▶ INSTRUCTIONS TO FOLLOW
Edit the listing below so that "railing post" becomes "deck post" wherever it occurs, leaving everything else the same.

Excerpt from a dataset

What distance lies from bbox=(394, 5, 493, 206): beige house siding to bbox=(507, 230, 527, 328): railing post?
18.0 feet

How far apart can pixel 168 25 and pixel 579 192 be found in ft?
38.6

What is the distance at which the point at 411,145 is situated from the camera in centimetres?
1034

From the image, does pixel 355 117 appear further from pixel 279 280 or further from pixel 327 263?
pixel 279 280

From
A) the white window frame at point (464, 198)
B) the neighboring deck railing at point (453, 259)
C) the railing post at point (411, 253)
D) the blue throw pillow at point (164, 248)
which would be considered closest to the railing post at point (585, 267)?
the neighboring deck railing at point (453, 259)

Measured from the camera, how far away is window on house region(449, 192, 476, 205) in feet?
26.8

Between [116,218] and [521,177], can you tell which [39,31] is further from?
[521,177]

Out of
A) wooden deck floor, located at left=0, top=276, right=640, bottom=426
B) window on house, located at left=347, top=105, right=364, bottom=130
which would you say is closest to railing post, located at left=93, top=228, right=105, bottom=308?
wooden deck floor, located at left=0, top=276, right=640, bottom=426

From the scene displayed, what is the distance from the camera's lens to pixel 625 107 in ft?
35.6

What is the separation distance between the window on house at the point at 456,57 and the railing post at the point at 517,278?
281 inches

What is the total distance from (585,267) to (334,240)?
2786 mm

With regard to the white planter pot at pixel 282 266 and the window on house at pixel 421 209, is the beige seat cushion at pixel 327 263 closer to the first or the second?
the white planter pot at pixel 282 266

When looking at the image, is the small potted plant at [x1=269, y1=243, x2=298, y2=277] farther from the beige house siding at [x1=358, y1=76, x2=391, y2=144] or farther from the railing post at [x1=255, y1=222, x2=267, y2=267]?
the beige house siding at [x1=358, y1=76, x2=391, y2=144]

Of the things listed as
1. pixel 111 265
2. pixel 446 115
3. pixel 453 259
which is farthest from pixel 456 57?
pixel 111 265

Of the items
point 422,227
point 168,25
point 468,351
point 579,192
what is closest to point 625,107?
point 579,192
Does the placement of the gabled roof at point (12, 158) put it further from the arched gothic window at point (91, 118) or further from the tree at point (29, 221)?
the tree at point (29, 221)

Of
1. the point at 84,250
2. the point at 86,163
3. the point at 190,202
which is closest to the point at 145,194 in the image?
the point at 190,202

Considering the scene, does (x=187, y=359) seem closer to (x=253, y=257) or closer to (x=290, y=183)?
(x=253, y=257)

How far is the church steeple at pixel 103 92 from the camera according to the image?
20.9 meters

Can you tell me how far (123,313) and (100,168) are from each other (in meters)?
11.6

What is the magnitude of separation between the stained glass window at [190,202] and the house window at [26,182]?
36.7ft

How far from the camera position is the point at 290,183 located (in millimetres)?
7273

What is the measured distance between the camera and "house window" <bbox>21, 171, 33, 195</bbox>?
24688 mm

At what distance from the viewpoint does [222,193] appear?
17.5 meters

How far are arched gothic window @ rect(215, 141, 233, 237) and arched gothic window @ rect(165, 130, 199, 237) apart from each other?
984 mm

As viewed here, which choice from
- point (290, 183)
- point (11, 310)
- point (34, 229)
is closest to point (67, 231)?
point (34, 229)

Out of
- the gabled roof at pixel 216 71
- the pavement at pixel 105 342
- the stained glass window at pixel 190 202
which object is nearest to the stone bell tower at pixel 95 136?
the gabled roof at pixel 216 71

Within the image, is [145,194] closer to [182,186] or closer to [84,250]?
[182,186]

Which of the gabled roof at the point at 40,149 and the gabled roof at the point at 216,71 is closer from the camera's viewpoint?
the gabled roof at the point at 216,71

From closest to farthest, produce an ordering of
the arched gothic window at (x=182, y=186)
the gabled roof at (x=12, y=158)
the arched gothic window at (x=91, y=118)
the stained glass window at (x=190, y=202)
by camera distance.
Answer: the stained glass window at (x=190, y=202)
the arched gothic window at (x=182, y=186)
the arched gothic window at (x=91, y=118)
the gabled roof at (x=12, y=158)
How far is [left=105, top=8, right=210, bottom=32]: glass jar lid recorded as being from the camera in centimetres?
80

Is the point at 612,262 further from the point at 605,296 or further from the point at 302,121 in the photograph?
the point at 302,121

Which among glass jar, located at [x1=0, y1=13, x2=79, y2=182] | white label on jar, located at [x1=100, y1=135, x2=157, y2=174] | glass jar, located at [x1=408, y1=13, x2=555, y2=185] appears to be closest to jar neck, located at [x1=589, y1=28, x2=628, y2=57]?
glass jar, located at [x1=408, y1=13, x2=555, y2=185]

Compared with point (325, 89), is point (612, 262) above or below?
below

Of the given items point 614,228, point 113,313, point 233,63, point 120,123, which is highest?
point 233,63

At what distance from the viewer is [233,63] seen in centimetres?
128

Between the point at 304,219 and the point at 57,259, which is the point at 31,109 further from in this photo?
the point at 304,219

▶ RESULT FOR THIS TASK
What distance lies from bbox=(394, 5, 493, 206): beige house siding to bbox=(507, 230, 527, 328): deck post?
18.0 feet

How far apart can pixel 168 25 and pixel 579 192 be found in ft?
38.6

What is the distance at which the point at 411,145 is situated from the camera in centimetres?
1034

From the image, does pixel 355 117 appear further from pixel 279 280 or further from pixel 327 263?
pixel 279 280

From
A) the white window frame at point (464, 198)
B) the neighboring deck railing at point (453, 259)
C) the deck post at point (411, 253)
D) the blue throw pillow at point (164, 248)
which would be considered closest to the deck post at point (585, 267)?
the neighboring deck railing at point (453, 259)

Measured from the camera, how far away is window on house region(449, 192, 476, 205) in feet?
26.8

Between [116,218] and [521,177], can you tell which [39,31] is further from?
[521,177]

Out of
A) wooden deck floor, located at left=0, top=276, right=640, bottom=426
B) window on house, located at left=347, top=105, right=364, bottom=130
which would you say is closest to deck post, located at left=93, top=228, right=105, bottom=308?
wooden deck floor, located at left=0, top=276, right=640, bottom=426

From the scene displayed, what is the distance from the camera's lens to pixel 625 107 in ft?
35.6

What is the separation distance between the window on house at the point at 456,57 and the deck post at the point at 517,278?
281 inches

What is the total distance from (585,267) to (334,240)?
2786 mm

With regard to the white planter pot at pixel 282 266 and the window on house at pixel 421 209, is the beige seat cushion at pixel 327 263 closer to the first or the second?
the white planter pot at pixel 282 266

When looking at the image, is the small potted plant at [x1=269, y1=243, x2=298, y2=277] farther from the beige house siding at [x1=358, y1=76, x2=391, y2=144] or farther from the deck post at [x1=255, y1=222, x2=267, y2=267]?
the beige house siding at [x1=358, y1=76, x2=391, y2=144]

Of the things listed as
1. pixel 111 265
2. pixel 446 115
3. pixel 453 259
which is farthest from pixel 456 57?
pixel 111 265

Of the items
point 422,227
point 168,25
point 468,351
point 579,192
what is closest to point 625,107?
point 579,192
Does the placement of the gabled roof at point (12, 158) put it further from the arched gothic window at point (91, 118) or further from the tree at point (29, 221)?
the tree at point (29, 221)

Of
1. the point at 84,250
2. the point at 86,163
3. the point at 190,202
which is closest to the point at 145,194 in the image?
the point at 190,202

Considering the scene, does (x=187, y=359) seem closer to (x=253, y=257) or closer to (x=290, y=183)?
(x=253, y=257)

How far is the church steeple at pixel 103 92 from the camera according to the image?
20.9 meters

Can you tell me how far (123,313) and (100,168) are from each other (in meters)?
11.6

What is the magnitude of separation between the stained glass window at [190,202] and the house window at [26,182]?
36.7ft

How far from the camera position is the point at 290,183 located (in millimetres)?
7273

What is the measured distance between the camera and "house window" <bbox>21, 171, 33, 195</bbox>?
24688 mm

At what distance from the viewpoint does [222,193] appear?
17.5 meters

How far are arched gothic window @ rect(215, 141, 233, 237) and arched gothic window @ rect(165, 130, 199, 237) apart from each other?
984 mm

As viewed here, which choice from
- point (290, 183)
- point (11, 310)
- point (34, 229)
is closest to point (67, 231)?
point (34, 229)

Out of
- the gabled roof at pixel 216 71
- the pavement at pixel 105 342
- the stained glass window at pixel 190 202
which object is nearest to the stone bell tower at pixel 95 136?
the gabled roof at pixel 216 71

Within the image, is [145,194] closer to [182,186] or closer to [84,250]?
[182,186]

Which of the gabled roof at the point at 40,149 and the gabled roof at the point at 216,71 is closer from the camera's viewpoint?
the gabled roof at the point at 216,71

From closest to farthest, produce an ordering of
the arched gothic window at (x=182, y=186)
the gabled roof at (x=12, y=158)
the arched gothic window at (x=91, y=118)
the stained glass window at (x=190, y=202)
by camera distance.
Answer: the stained glass window at (x=190, y=202)
the arched gothic window at (x=182, y=186)
the arched gothic window at (x=91, y=118)
the gabled roof at (x=12, y=158)
How far is [left=105, top=8, right=210, bottom=32]: glass jar lid recorded as being from the camera in centimetres?
80

Is the point at 612,262 further from the point at 605,296 or further from the point at 302,121 in the photograph?
the point at 302,121

Which among glass jar, located at [x1=0, y1=13, x2=79, y2=182] | white label on jar, located at [x1=100, y1=135, x2=157, y2=174] | glass jar, located at [x1=408, y1=13, x2=555, y2=185] appears to be closest to jar neck, located at [x1=589, y1=28, x2=628, y2=57]?
glass jar, located at [x1=408, y1=13, x2=555, y2=185]

Compared with point (325, 89), is point (612, 262) above or below?
below

Of the given items point 614,228, point 113,313, point 233,63, point 120,123, which is highest?
point 233,63

At what distance from the viewer is [233,63] seen in centimetres?
128

Between the point at 304,219 and the point at 57,259, which is the point at 31,109 further from in this photo?
the point at 304,219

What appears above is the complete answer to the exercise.